Downing Street Stands By National Insurance Hike Despite Tory Pressure

The prime minister was urged to scrap the £12 billion a year increase amid concerns for those struggling with the cost of living.
Jacob Rees-Mogg and Boris Johnson
Jacob Rees-Mogg and Boris Johnson
HuffPost UK

Downing Street suggested the National Insurance hike will not be delayed after a cabinet minister allegedly called for it to be shelved.

Leader of the Commons Jacob Rees-Mogg told cabinet that the rise should be ditched as inflation and energy bills rise, in comments leaked to the press.

The prime minister was apparently urged to scrap the £12 billion a year increase amid concerns for those struggling with the cost of living.

However, Downing Street insisted today there were “no plans” to delay the 1.25 per cent rise in April.

The prime minister’s official spokesman said: “There are no plans to do that, no.

“The cabinet collectively agree with that approach and recognise the priority of the public in ensuring our NHS has the funding it needs to tackle the backlog, which has been exacerbated by Covid.”

Rees-Mogg apparently said the government should sack civil servants to save money and “questioned the productivity” of those working from home, The Times reported.

Chancellor Rishi Sunak reportedly defended the levy and the mitigations put in place to help those facing extra costs – citing the universal credit taper cut and a £500million household support fund.

In the Commons today, Rees-Mogg swerved Labour questions about whether he called for the hike to be scrapped.

Shadow Commons leader Thangam Debbonaire said: “Perhaps he turns out to be more socialist than he has hitherto let on. Given that, according to the Financial Times, he is now asking his own government to scrap the National Insurance tax rise, something we have been calling for since it was announced.

“I wonder – is he about to cross the floor? There is space.”

The senior Tory replied: “She thinks that I may be converted to her way of thinking. I think this is wishful thinking, it has to be said, because as her question went on and on it became clearer and clearer that not only is she now referring to taxpayers’ money – a good Tory principle, we always call it taxpayers’ money because we recognise there is no money from anywhere else – but also she is becoming Eurosceptic.
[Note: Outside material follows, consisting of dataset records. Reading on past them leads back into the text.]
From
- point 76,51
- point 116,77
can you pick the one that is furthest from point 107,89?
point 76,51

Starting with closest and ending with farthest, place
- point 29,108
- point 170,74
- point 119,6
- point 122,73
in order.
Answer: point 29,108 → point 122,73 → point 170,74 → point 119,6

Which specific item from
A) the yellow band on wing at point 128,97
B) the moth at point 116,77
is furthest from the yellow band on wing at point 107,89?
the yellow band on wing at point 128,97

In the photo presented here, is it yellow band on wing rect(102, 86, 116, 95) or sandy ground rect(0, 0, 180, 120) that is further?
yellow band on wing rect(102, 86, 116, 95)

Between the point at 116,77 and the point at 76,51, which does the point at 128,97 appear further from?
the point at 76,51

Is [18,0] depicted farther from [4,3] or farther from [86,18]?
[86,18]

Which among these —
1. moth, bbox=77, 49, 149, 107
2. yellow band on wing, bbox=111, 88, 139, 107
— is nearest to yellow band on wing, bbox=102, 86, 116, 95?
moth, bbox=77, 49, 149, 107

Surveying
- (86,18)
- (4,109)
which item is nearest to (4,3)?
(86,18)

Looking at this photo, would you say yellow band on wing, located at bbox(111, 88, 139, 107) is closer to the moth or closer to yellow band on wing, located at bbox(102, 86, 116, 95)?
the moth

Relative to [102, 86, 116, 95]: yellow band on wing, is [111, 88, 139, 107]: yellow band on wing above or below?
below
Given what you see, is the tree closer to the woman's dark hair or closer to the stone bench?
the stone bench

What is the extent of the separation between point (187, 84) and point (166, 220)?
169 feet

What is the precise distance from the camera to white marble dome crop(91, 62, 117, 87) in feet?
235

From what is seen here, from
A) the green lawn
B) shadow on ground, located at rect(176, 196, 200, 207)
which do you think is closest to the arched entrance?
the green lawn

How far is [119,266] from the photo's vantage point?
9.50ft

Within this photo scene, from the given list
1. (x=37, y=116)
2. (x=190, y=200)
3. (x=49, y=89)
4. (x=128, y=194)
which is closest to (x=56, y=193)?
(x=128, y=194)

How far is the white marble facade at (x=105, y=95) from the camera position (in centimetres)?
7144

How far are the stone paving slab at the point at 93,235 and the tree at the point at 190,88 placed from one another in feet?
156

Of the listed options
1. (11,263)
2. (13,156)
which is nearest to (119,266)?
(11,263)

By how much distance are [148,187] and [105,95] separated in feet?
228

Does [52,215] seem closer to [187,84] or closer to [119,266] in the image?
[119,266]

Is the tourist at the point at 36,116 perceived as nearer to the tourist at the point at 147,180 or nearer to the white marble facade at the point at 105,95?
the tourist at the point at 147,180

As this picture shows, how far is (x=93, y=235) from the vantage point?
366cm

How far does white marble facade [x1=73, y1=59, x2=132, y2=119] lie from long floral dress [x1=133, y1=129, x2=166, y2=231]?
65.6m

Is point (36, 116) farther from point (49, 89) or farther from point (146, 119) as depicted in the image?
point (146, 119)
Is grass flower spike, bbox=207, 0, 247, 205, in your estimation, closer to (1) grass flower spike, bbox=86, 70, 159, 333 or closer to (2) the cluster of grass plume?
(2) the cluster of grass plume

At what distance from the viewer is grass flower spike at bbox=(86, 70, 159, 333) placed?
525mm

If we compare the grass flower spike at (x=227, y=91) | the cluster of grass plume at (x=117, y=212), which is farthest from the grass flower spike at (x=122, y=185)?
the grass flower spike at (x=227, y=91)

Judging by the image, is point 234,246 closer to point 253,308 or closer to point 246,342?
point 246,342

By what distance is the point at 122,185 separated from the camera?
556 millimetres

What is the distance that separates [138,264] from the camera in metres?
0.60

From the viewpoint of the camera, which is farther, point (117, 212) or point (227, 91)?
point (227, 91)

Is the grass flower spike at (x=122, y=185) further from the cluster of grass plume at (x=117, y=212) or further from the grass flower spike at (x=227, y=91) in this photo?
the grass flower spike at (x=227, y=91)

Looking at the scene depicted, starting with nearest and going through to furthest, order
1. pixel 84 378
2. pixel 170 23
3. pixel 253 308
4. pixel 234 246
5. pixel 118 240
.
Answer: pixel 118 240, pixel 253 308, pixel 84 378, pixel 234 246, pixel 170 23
“She has become a staunch Brexiteer because the only way our socialist friends can advocate cutting VAT on fuel is by having left the European Union. If we were still in the megalithic state that she used to so campaign for...we would not be able to cut VAT on fuel.”

Earlier this morning transport secretary Grant Shapps suggested they would stick to the rise.

He told BBC Radio 4’s Today programme: “We’ve made our decisions. We have a collective responsibility.”